■ Problem 1: Reproduce everything in the research text from "Using HHG, we" down to "an harmonic spectrum.".
■ Problem 2:
Decide whether each statement (a), (b) and (c) agrees with the research text. Answer yes or no for each, and quote the deciding words of the text.
(a) A constant ring diameter throughout a harmonic spectrum showed that the conservation rule of OAM holds.
(b) The research was performed on a laser in Ohio.
(c) The reconstructed attosecond pulse shows as a single helix.

■ Text for analysis:
*** Begin section ***

Measurement of attosecond vortices

Using HHG, we managed to generate XUV beams with each harmonic carrying an OAM $\ell q$, where q is the harmonic order and $\ell$ the OAM of the driving laser. We observed in the far field a series of rings, all showing the same diameter for a given $\ell$, but scaling as the square root of $\ell$ for a given q. These observations could be reproduced with an analytical model, and by a full calculation from Thierry Auguste. We thereby demonstrated that the conservation rule of OAM was signed by this constant ring diameter throughout an harmonic spectrum.

We further managed to measure the spectral phase of this harmonic spectrum. With this data in hand, we could reconstruct the spatio-temporal structure of the generated attosecond pulse. It shows as a double helix, as predicted by Hernandez-Garcia et al.

This research was performed on LUCA laser in Saclay, in a collaboration between LCPMR in Paris (J\érémie Caillat and Richard Taieb) and the team of Lou Di Mauro in Ohio (Antoine Camper).

See also the press release Géneaux et al.

Generation of highly elliptically polarized harmonics

Chiral molecules, which are molecules that can not be superimposed to their mirror image (like the hands for instance), are ubiquitous in nature. Chirality is even sometimes proposed as a condition for the emergence of life. On more practical grounds, the two forms of a chiral chemical usually interact very differently with living organisms. The study of the dynamics of chiral molecules thus carries both fundamental and applied interests.

*** End section ***

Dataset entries
*** Begin section ***

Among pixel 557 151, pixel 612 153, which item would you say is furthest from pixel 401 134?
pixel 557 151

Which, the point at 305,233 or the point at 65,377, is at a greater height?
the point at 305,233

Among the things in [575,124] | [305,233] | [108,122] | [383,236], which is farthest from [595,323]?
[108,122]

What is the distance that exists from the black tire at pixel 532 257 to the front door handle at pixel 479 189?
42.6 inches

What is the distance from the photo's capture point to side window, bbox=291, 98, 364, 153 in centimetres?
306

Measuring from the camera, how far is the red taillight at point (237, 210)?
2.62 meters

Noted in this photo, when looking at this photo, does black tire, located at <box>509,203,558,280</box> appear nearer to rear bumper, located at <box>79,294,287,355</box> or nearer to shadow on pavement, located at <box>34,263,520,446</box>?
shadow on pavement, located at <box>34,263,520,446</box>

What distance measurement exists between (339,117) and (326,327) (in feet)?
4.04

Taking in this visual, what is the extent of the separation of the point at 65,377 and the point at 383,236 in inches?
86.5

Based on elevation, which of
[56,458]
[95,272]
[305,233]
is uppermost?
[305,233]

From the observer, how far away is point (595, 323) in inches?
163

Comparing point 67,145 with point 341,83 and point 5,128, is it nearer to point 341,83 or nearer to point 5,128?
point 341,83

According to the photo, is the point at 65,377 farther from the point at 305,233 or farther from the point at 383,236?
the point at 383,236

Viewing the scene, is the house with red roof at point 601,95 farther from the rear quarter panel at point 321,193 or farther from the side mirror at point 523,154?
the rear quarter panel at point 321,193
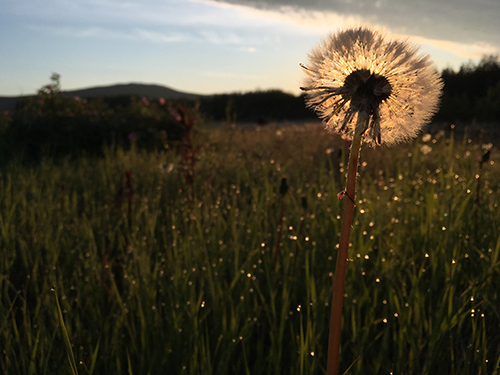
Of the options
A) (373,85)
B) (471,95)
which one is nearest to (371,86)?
(373,85)

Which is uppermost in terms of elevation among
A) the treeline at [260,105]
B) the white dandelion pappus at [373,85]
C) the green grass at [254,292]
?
the treeline at [260,105]

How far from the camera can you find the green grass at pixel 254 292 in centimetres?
140

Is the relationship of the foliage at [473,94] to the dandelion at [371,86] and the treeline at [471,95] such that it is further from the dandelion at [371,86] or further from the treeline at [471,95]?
the dandelion at [371,86]

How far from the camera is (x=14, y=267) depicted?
2.31m

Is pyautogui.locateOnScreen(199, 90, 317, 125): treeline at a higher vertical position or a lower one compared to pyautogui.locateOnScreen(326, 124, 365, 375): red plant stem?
higher

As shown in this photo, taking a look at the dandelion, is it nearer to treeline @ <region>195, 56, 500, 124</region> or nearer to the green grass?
the green grass

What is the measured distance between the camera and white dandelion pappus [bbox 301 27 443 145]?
0.76 meters

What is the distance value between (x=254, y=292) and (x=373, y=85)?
1.31 m

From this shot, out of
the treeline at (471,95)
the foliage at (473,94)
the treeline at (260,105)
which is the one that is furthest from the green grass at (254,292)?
the treeline at (260,105)

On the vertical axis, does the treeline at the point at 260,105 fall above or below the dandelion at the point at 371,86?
above

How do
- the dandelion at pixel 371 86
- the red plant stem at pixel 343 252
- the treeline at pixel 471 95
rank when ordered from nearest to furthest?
the red plant stem at pixel 343 252, the dandelion at pixel 371 86, the treeline at pixel 471 95

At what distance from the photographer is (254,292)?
186 centimetres

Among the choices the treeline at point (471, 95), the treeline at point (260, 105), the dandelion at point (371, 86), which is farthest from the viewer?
the treeline at point (260, 105)

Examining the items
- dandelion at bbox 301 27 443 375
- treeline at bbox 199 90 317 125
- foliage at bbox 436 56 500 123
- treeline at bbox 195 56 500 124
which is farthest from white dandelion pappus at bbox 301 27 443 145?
treeline at bbox 199 90 317 125
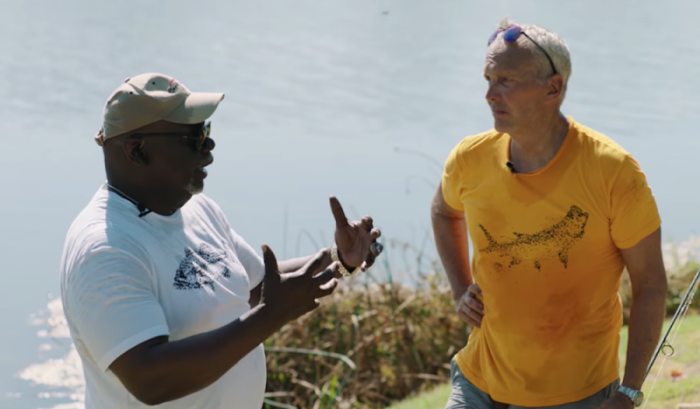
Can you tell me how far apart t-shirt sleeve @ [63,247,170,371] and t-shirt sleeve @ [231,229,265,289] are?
76 cm

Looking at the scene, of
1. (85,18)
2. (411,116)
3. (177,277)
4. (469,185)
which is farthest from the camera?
(85,18)

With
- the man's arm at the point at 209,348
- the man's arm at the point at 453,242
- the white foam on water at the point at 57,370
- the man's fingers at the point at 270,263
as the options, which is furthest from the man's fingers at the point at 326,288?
the white foam on water at the point at 57,370

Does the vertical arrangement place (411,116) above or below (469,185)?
below

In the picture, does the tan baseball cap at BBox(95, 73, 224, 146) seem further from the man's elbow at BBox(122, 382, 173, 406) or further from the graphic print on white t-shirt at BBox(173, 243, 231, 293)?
the man's elbow at BBox(122, 382, 173, 406)

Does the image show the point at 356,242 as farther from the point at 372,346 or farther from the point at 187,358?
the point at 372,346

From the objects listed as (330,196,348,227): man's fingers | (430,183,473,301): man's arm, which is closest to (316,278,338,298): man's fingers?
(330,196,348,227): man's fingers

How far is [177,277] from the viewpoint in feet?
8.84

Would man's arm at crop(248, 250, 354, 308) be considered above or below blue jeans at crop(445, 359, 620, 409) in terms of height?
above

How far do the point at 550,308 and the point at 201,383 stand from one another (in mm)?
1322

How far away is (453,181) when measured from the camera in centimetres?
350

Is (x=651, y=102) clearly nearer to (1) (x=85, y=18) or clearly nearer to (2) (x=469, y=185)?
(1) (x=85, y=18)

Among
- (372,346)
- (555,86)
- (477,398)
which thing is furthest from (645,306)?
(372,346)

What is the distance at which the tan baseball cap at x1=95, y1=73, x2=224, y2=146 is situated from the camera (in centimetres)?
273

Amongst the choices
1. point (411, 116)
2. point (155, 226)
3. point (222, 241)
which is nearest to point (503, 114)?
point (222, 241)
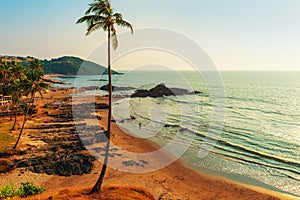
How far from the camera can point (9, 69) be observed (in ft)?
145

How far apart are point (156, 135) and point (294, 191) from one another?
2496cm

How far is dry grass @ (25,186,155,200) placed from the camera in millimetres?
17078

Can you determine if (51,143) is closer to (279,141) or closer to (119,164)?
(119,164)

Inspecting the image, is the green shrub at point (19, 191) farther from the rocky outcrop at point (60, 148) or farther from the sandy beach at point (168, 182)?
the rocky outcrop at point (60, 148)

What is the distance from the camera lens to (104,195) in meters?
18.0

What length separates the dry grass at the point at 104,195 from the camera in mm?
17078

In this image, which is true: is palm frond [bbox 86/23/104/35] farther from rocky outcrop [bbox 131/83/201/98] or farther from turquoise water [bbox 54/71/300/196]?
rocky outcrop [bbox 131/83/201/98]

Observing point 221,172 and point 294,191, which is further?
point 221,172

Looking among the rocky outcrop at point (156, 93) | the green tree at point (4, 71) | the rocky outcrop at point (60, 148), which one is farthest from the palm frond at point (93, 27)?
the rocky outcrop at point (156, 93)

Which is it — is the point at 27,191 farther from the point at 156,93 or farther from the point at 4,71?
the point at 156,93

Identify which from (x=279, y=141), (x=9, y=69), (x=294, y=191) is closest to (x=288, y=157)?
(x=279, y=141)

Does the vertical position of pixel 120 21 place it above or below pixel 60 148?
above

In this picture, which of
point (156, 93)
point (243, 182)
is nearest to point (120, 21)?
point (243, 182)

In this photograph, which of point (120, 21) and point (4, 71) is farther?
point (4, 71)
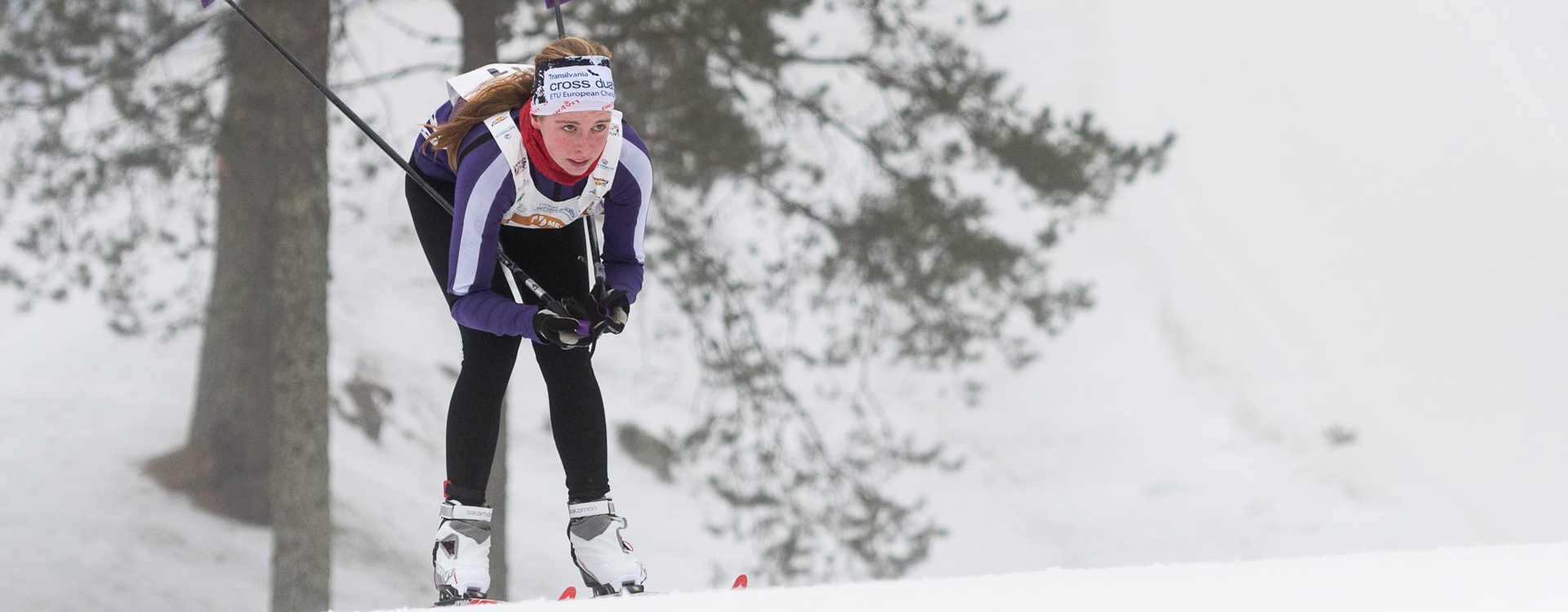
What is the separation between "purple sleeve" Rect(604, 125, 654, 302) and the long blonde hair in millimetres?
246

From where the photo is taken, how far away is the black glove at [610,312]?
3.00 metres

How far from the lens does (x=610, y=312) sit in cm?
303

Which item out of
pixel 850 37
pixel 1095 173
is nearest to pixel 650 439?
pixel 1095 173

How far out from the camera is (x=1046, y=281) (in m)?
9.08

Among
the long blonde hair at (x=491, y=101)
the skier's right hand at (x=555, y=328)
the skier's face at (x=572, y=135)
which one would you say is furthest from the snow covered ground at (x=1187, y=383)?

*** End section ***

■ Task answer 1:
Using HHG, we managed to generate XUV beams with each harmonic carrying an OAM $\ell q$, where q is the harmonic order and $\ell$ the OAM of the driving laser. We observed in the far field a series of rings, all showing the same diameter for a given $\ell$, but scaling as the square root of $\ell$ for a given q. These observations could be reproduced with an analytical model, and by a full calculation from Thierry Auguste. We thereby demonstrated that the conservation rule of OAM was signed by this constant ring diameter throughout an harmonic spectrum.

■ Task answer 2:
(a) Yes: "We thereby demonstrated that the conservation rule of OAM was signed by this constant ring diameter throughout an harmonic spectrum."
(b) No: "This research was performed on LUCA laser in Saclay"
(c) No: "It shows as a double helix"